Dzis pierwszy raz od lat go ogladalam. I jakos inaczej odebralam. Ogladajac go po raz pierwszy,
nabuzowalam sie cala otoczka, jaka krazyla o jego powstaniu, opiniami o klasyku i arcydziele i
chyba wtedy tak go odebralam. a dzis? a dzis czuje sie, jakbym pare lat temu widziala jakis inny,
lepszy film...
Ameryki nie odkryłaś prawdę mówiąc.
Ja oglądałam go pierwszy raz mając 12 lat i zrobił na mnie piorunujące wrażenie, stąd też oceniłam go na 10.

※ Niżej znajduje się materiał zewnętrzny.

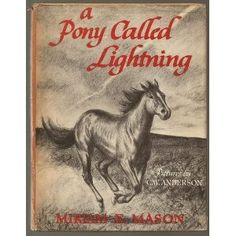 A Pony Called Lightning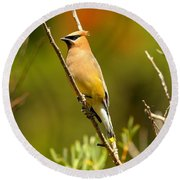 Glacier Cedar Waxwing Round Beach Towel by Adam Jewell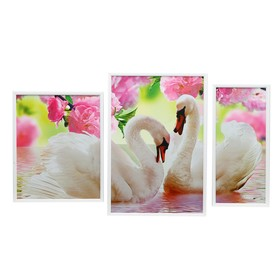 """Картина модульная в раме """"Белые птицы"""" (39х48, 43х63, 26х53)  63х108 см"""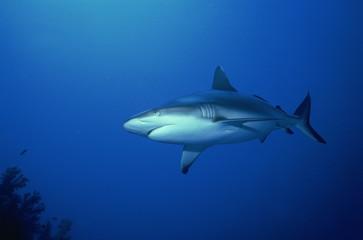 Grey reef shark (Carcharhinus amblyrynchos), Red Sea, Sudan, Africa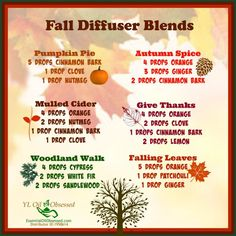 Holiday Cheer with a Diffuser | EssentialOilObsessed.com.  Fall diffuser blends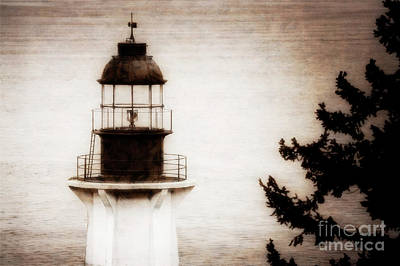 Photograph - Lighthouse Park by Scott Kemper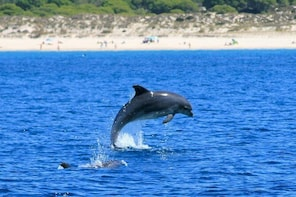 Private Tour - Dolphin & Whale Watching - Half Day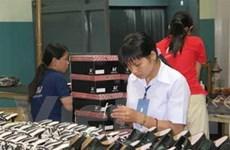 Bắc Âu phản đối thuế chống phá giá giày da VN
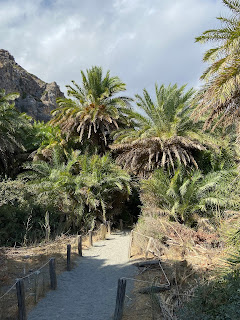 View of Preveli Palm Forest.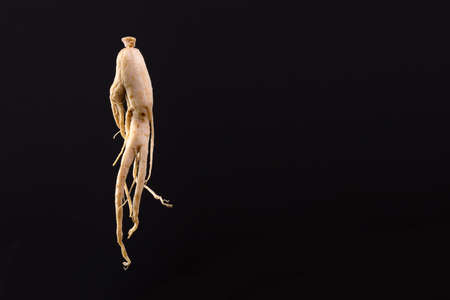 ginseng on a black background with space for text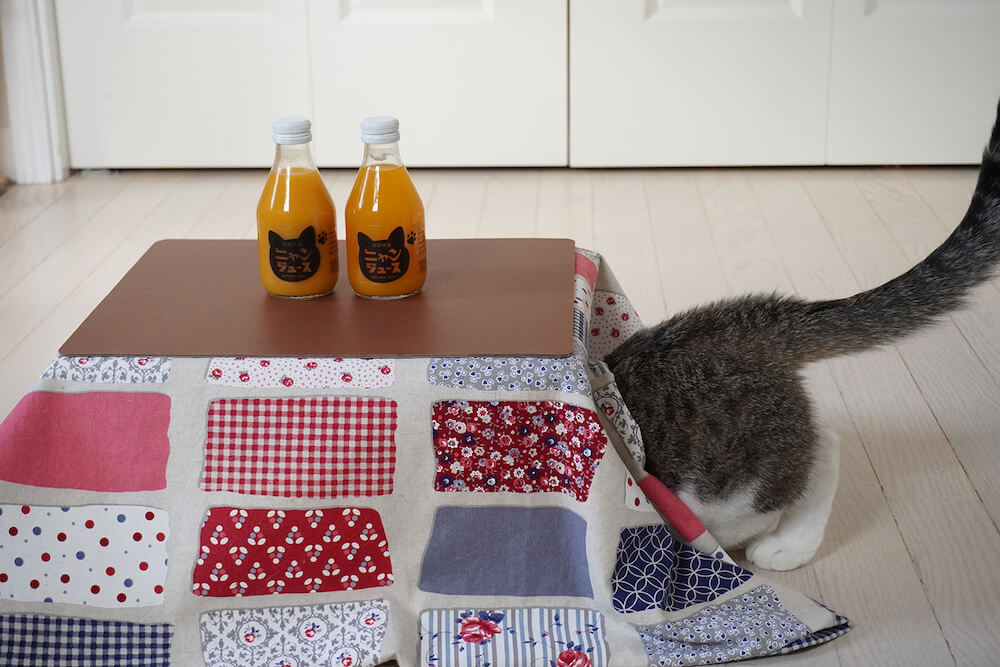 和歌山みかんジュース「ニャンジュース」に付いてくる猫用こたつの中に潜る猫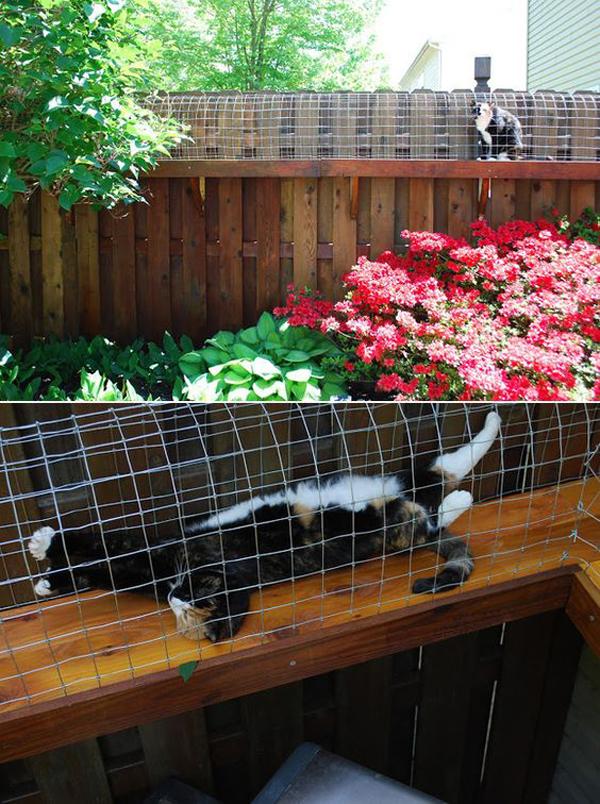 10 ideas cat furniture (5)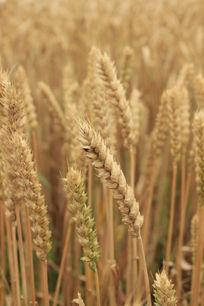 成熟的麦粒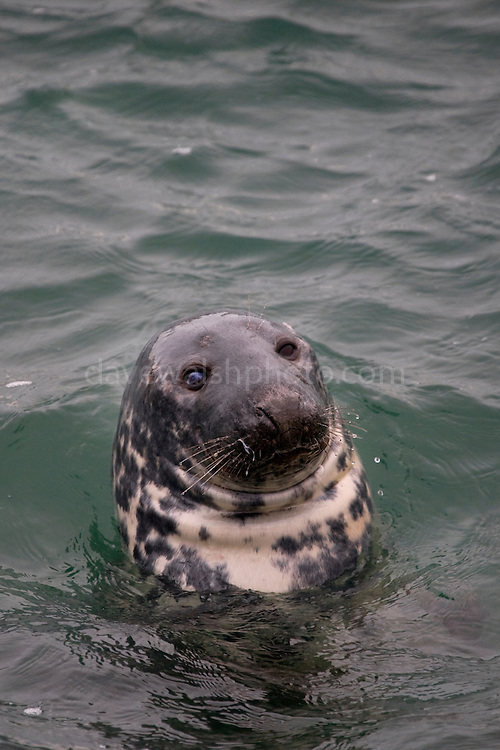 Grey Seal, Halichoerus grypus, Skerries, Dublin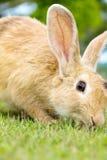 Lapin mignon sur l'herbe Photos stock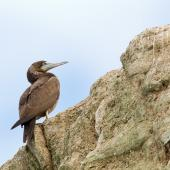 Brown booby. Immature. Muriwai, March 2012. Image © Neil Fitzgerald by Neil Fitzgerald www.neilfitzgeraldphoto.co.nz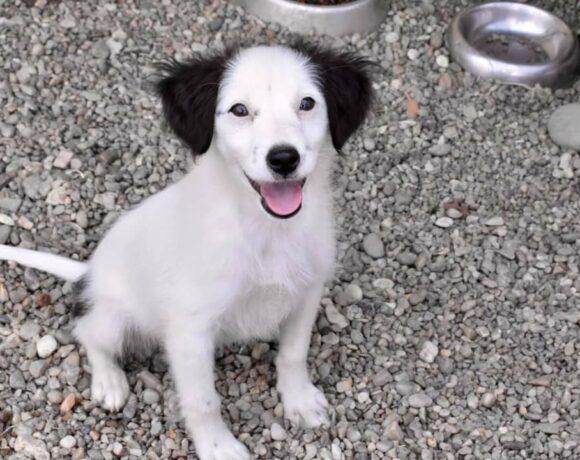 SMILEY – ca. 3 Monate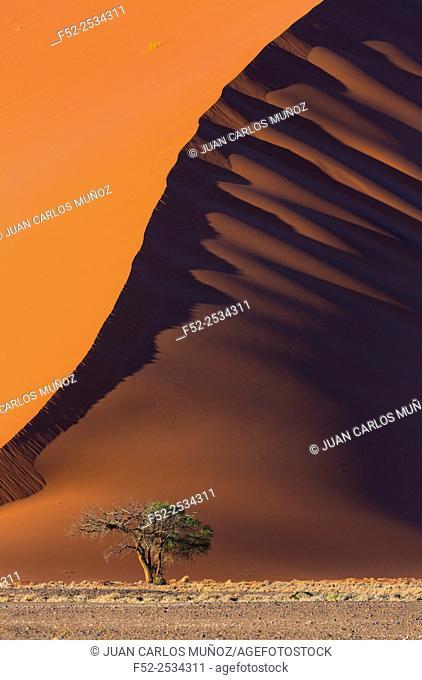 Sand dune in desert, Namib Naukluft National Park, Namibia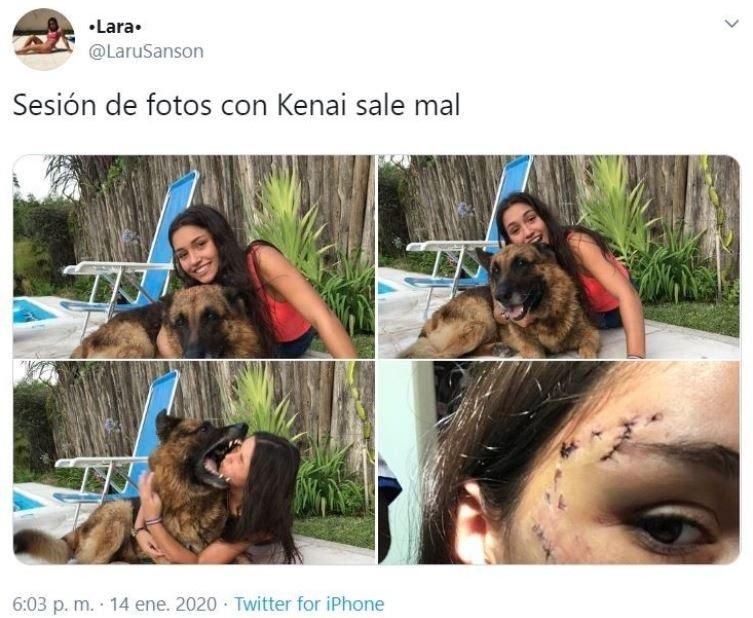 perro-fotos-mascota-ataque-kenai-chica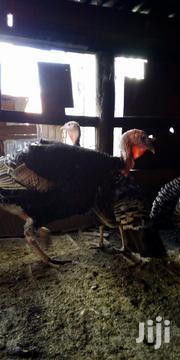 Mature Turkeys Available | Livestock & Poultry for sale in Nairobi, Kahawa West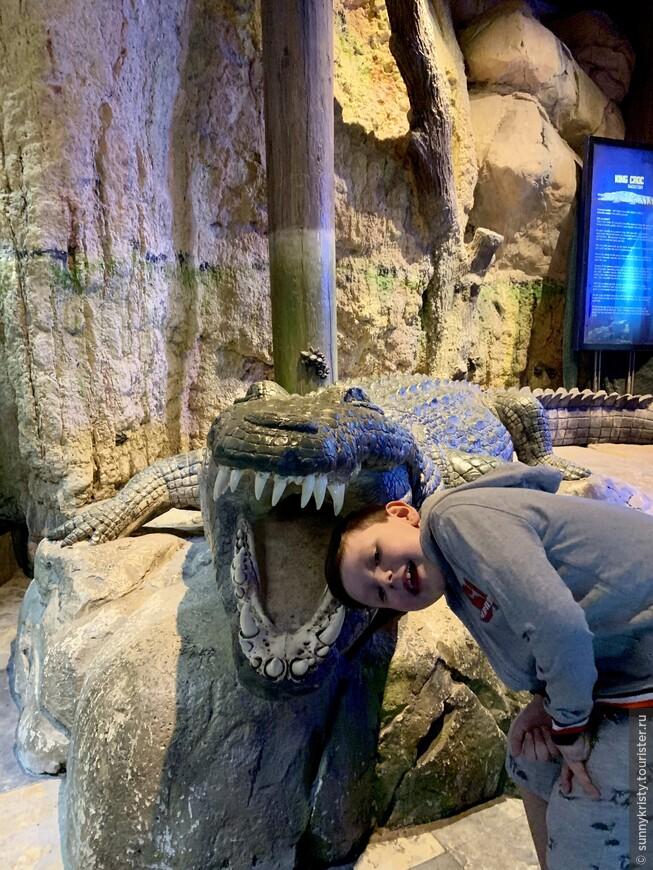 Аквариум в Дубае. Часть зоопарка.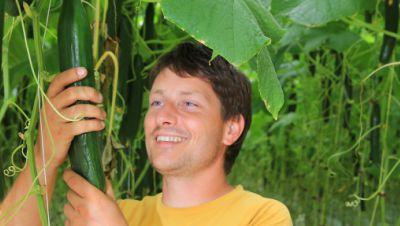 Gurken-Plantage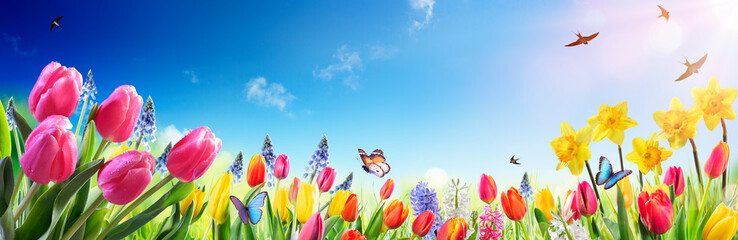 Tulips And Daffodils In Sunny Field - Spring flowers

Kilka tygodni temu równiez widziałam go pierwszy raz od tego xx czasu i oceniając teraz - dałabym maksymalnie 8/9.
Nie ma nic nadzwyczajnego w tym, co napisałaś.
Na szczęście albo może niestety czasu sie nie cofnie i pierwszego wrażenia nie da zmienić, ani przezyc go drugi raz. :)
Nie jest to jedyny film w związku z którym mam takie odczucia, ale cóż.
Nie będę zmieniać, czy zaniżac oceny tylko dlatego, że teraz odbieram ten, czy inny film trochę inaczej.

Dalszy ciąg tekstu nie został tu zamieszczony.